## EXCERPT PROVIDED
_ _ _ _ _ _ _
Friday, February 8, 2013

NoSQL Databases: An Introduction

The explosion of Cloud Computing in the last decade has shifted the dynamics of data storage from large, redundant, and specialized static hardware to inexpensive, failure-prone, commodity hardware and virtual machines. Coupled with the rise of social networks featuring content-rich internet media, the traditional relational database management system (RDBMS) has had trouble responding to such dramatic changes. Where-as data normalization and ACID properties were once considered to be important to every well designed system, new web applications may give up ACID in exchange for low latency with massive data storage, leading to new eventually consistent systems of unnormalized data. The new breed of "NoSQL" databases utilized by these applications offer a small subset of the features found in a traditional relational database in exchange for low latency and trivial massive linear scaling. In this series, I am going to explore the basics of NoSQL through the exploration of the architectures typically employed by various NoSQL databases. This first article in the series will provide a high level view of all architectures of the three major architectures of NoSQL. I will explore the each architecture in greater detail in future articles.

This is part one of a three part series:
  1. Introduction
  2. Key-Value and Document Stores
  3. Extensible Record Stores (planned)

What is NoSQL?

The term NoSQL originally derives from the limitation of these databases only being accessible through some non-standardized API or SQL ("No SQL" systems). However, these systems are better categorized as being non-relational. The data that they store does not automatically maintain referential integrity or may abandon the concept completely. In fact, some NoSQL systems do support a tiny subset of SQL, leaving some in the industry to modify the terminology to instead mean "Not Only SQL".

The significantly smaller subset of analysis and algebraic abilities of a NoSQL system compared to a traditional database management system has also shifted the terminology of these databases from "database" to "data store". Data store is a more accurate description of NoSQL databases as data is often schema-less and not significantly evaluated by most NoSQL systems. In other words, NoSQL systems are dumb in their ability to interpret and join data, relying on the application itself to enforce type restrictions or combine tabular data.
_ _ _ _ _ _ _
## PROVIDED MATERIAL

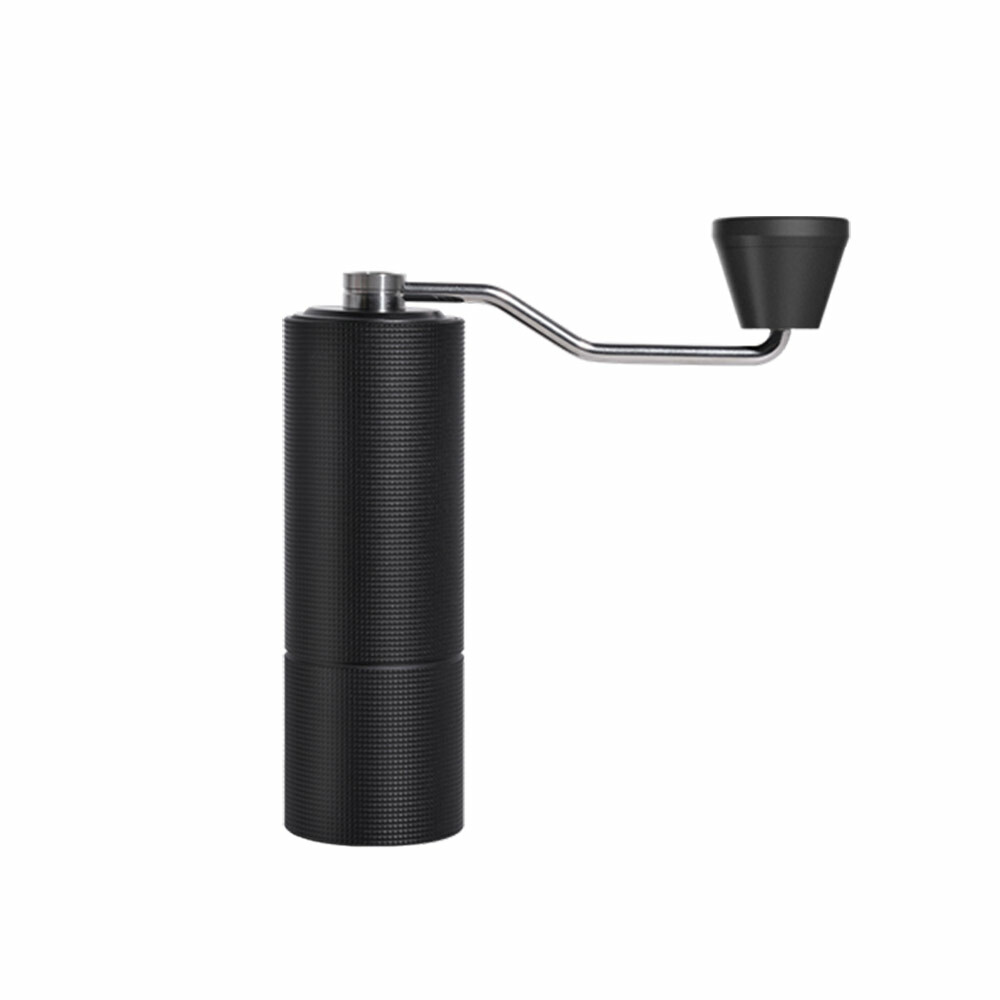 泰摩 栗子C3 手搖磨豆機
_ _ _ _ _ _ _
Reproduce the passage of the NoSQL introduction starting at "The significantly smaller" and ending at "combine tabular data.".

## OUTPUT BELOW
The significantly smaller subset of analysis and algebraic abilities of a NoSQL system compared to a traditional database management system has also shifted the terminology of these databases from "database" to "data store". Data store is a more accurate description of NoSQL databases as data is often schema-less and not significantly evaluated by most NoSQL systems. In other words, NoSQL systems are dumb in their ability to interpret and join data, relying on the application itself to enforce type restrictions or combine tabular data.